Perl regex without variable length lookbehind?

Question 1

As I see it, your program will have three states:

In a headline.
In a paragraph directly after a headline.
In other paragraphs.

Because this roughly is a regular language, it can be parsed by regexes. But why would we want to do that, considering we would need 400 passes over the text?

It might really be easier to split the file into an array of paragraphs. When we hit a headline, we produce all links that can point there. Then in the next paragraph, we substitute all keywords except the forbidden ones. E.g:

my %substitutions = ...;
my $kw_regex = ...;
my %forbidden; # holds state

local $/ = ""; # paragraph mode
while (<>) {
  if (/^#/) {
    # it's a headline
    @forbidden{ slugify($_) } = ();  # extract forbidden link(s)
  } else {
    # a paragraph
    s{($kw_regex)}{
      my $keyword = $1;
      my $link = $substitutions{lc $keyword};
      exists $forbidden{$link} ? $keyword : "($keyword)[$link]";
    }eg;
    %forbidden = (); # forbidden links only in 1st paragraph after headline
  }
  print;
}

If headlines are not guaranteed to be seperated from their paragraphs by an empty line, then the paragrapg mode will not work, and you'll have to roll your own.

Regexes are awesome, but they are not always an adequate tool.

Question 2

That is one horrible regex. I would not want to be the poor sucker who is stuck with maintaining it. Also, how did you generate it from your replacement template?

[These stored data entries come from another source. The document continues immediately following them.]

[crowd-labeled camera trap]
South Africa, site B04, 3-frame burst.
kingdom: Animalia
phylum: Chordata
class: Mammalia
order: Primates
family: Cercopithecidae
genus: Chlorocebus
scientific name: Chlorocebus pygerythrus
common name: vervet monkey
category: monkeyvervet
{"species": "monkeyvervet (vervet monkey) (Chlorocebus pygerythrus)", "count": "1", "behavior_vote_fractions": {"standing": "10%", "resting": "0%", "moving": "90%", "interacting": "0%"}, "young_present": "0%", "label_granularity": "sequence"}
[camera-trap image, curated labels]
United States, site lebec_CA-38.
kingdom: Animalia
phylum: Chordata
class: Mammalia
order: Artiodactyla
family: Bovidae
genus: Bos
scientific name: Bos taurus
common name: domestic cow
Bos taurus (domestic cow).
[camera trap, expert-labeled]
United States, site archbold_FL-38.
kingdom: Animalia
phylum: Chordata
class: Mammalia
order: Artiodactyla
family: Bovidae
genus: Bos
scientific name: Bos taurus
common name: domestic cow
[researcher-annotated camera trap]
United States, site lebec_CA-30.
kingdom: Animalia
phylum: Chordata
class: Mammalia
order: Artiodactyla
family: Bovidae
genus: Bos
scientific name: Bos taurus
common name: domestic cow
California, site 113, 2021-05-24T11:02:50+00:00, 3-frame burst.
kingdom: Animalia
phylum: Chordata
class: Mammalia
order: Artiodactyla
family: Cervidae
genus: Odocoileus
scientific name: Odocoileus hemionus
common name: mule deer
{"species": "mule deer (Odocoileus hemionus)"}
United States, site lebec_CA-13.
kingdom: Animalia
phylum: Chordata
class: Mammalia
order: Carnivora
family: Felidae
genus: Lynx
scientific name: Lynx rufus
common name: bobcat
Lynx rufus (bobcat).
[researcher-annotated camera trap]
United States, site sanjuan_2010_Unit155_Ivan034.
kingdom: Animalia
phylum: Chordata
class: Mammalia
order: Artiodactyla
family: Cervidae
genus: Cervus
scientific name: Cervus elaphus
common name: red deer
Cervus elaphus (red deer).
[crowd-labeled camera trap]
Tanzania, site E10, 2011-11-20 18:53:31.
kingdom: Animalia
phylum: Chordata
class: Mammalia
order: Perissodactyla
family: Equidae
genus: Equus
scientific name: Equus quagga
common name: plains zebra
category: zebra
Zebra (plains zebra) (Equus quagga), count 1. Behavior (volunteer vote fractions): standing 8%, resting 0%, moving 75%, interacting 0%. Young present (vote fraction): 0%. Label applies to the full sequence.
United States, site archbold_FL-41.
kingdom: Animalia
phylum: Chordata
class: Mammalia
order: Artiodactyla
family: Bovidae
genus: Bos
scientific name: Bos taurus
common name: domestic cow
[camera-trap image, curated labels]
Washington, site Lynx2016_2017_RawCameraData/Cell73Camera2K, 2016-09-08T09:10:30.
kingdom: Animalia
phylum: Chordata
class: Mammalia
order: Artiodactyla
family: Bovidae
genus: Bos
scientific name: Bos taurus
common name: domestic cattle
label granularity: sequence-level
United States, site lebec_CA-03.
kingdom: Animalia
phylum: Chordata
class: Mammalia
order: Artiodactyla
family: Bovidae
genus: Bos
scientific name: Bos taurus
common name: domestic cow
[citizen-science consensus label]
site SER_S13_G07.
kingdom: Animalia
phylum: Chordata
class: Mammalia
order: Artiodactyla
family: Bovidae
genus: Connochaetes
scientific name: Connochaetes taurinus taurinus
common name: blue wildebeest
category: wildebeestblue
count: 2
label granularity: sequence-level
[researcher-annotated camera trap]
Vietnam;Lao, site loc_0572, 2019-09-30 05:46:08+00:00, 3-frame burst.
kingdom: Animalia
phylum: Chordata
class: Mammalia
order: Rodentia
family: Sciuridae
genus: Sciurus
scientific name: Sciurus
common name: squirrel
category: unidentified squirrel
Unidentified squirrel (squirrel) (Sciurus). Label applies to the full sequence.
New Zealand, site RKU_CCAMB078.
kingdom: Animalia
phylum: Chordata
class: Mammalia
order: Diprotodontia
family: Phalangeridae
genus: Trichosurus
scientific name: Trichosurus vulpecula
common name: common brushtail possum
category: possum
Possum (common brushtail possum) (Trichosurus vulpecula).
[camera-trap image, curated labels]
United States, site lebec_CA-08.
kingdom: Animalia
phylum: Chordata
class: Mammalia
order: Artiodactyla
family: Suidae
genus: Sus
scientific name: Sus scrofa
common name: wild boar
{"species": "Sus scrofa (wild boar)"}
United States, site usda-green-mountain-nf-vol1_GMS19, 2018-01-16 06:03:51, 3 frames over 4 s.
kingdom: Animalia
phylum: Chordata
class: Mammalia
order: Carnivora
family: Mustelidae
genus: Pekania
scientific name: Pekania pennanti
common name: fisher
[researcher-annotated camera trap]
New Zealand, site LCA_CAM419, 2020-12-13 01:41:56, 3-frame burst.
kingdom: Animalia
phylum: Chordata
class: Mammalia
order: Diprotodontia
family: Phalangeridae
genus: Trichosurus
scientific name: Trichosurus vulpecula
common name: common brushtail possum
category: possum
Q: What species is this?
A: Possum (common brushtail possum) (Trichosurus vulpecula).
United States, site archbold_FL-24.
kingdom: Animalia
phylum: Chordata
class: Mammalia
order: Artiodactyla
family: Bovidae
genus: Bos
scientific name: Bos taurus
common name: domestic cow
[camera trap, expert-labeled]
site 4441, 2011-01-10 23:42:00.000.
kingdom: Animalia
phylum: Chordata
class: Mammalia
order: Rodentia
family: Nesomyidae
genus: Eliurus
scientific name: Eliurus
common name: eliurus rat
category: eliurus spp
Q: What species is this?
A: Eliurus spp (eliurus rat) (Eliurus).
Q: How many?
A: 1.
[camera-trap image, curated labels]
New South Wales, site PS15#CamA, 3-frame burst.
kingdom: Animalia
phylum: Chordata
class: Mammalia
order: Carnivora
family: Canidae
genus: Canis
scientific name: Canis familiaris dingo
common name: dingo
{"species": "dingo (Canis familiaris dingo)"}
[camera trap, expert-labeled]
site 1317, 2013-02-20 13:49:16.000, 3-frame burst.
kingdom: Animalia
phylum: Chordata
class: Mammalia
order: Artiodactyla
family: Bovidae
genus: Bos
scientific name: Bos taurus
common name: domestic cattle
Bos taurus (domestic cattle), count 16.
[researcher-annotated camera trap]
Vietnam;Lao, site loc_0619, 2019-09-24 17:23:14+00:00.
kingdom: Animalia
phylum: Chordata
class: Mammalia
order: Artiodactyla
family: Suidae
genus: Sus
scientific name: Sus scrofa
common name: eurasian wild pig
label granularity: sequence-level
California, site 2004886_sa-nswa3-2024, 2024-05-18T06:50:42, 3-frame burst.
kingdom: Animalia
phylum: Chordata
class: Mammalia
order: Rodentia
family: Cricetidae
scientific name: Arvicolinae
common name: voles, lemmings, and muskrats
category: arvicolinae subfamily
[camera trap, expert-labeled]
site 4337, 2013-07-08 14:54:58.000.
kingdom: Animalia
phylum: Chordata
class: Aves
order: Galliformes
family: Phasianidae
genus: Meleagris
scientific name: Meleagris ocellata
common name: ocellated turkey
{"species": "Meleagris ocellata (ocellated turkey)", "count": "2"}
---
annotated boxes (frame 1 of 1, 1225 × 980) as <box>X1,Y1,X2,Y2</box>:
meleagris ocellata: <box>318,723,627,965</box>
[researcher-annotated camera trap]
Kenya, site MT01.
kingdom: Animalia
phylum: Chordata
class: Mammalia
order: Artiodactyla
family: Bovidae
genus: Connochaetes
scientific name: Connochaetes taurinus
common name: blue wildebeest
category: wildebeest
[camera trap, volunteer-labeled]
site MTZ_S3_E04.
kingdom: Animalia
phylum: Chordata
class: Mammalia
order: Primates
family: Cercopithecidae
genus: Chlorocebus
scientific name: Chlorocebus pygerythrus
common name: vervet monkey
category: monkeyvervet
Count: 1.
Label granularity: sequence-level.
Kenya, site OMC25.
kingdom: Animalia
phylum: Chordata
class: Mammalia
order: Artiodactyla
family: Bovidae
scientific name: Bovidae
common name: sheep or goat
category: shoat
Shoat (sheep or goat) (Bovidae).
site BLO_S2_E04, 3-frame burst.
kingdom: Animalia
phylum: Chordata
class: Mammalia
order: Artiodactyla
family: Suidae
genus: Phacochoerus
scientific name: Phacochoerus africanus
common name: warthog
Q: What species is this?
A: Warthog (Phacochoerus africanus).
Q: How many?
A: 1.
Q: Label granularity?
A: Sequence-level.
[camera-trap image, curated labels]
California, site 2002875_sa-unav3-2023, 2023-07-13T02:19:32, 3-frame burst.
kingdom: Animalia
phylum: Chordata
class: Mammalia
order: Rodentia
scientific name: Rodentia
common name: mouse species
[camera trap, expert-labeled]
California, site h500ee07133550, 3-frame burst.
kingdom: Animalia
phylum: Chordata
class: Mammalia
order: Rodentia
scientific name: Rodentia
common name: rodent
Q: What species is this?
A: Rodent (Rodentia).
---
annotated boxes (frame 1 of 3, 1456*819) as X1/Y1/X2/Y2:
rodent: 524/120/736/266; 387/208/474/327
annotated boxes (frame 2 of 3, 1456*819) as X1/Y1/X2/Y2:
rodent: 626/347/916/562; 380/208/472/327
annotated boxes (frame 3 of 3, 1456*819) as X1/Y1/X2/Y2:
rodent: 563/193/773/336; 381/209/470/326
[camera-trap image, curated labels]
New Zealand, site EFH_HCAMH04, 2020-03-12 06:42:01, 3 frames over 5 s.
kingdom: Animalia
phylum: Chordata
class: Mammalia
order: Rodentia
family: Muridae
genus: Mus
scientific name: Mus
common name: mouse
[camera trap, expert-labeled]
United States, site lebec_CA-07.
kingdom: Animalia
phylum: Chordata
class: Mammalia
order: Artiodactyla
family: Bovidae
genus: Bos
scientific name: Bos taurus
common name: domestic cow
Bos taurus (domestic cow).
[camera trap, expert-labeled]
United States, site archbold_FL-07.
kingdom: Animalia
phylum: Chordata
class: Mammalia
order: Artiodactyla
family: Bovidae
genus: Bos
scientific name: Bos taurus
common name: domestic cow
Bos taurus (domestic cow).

I would suggest something considerably simpler. Use a hash to store the replacements, use word boundary to prevent partial matches, use /i modifier to match case insensitively, and use regular loop logic to avoid replacements on commented lines.

use strict;
use warnings;

my @kw = "keyword::(keyword)[#heading-to-jump-to]";
my %rep = map { /([^:]+)::(.+)/ } @kw;
while (<DATA>) {
    next if /^#/;
    for my $kw (keys %rep) {
        s/\b\Q$kw\E\b/$rep{$kw}/ig;
    }
} continue {
    print;
}

__DATA__
This is a text with keywords. Only the keyword 'keyword' should be replaced.
# Dont replace keyword when in a comment

Output:

This is a text with keywords. Only the (keyword)[#heading-to-jump-to] '(keyword)
[#heading-to-jump-to]' should be replaced.
# Dont replace keyword when in a comment

Explanation:

Create the hash of replacement keywords with a map statement, which returns a two element list for each keyword::replacement string.
With lines that begin with #, skip directly to print
For each keyword in the hash, perform a global /g, case insensitive /i substitution on each line. Use word boundary \b to prevent partial matches, and quote meta characters with \Q ... \E. Substitute with the hash value for that keyword.

As with all language processing, this will have some caveats and edge cases that needs handling. For example, word boundary will replace foo in foo-bar. As for how to control what not to replace under which heading, you would first have to tell me how to identify a heading.

Update:

If I understand you correctly, what you mean by skipping keywords inside paragraphs with their own heading, is something like this:

#heading-to-jump-to
Here is 'keyword' not replaced

Look up the string #heading-to-jump-to and remove keyword from the replacement list.

You might use a lookup hash with the keys being the heading references, and combine that with the generation of the first hash. Although, in this case I would start being concerned that you can have multiple keywords for each link, e.g. both foo and bar point to #foobar, so #foobar should exclude keywords foo and bar both.

my %rep;
my %heading;

for my $str (@kw) {
    chomp $str;
    my ($kw, $rep) = split /::/, $str, 2;  # split into 2 fields
    $rep{$kw} = $rep;
    my ($heading) = $rep =~ /\[([^]]+)\]/;
    push @{ $heading{$heading} }, $kw;
}

And then instead of simply skipping a line with next, do something like

my @kws = keys %rep;   # default list
while (<DATA>) {
    if (/^(#.+)/) {    # inside heading
        my %exclude = map { $_ => 1 } @{ $heading{$1} };
        @kws = grep { ! $exclude{$_} } @kws;
    } else {
        # not in a heading
        # ...
    }
}

Note that this is just a demonstration of the principle and not intended as working code. As you can see, the tricky part here is knowing when to reset the limited list of @kws and when to use it. You will have to make those decisions, since I do not know your data.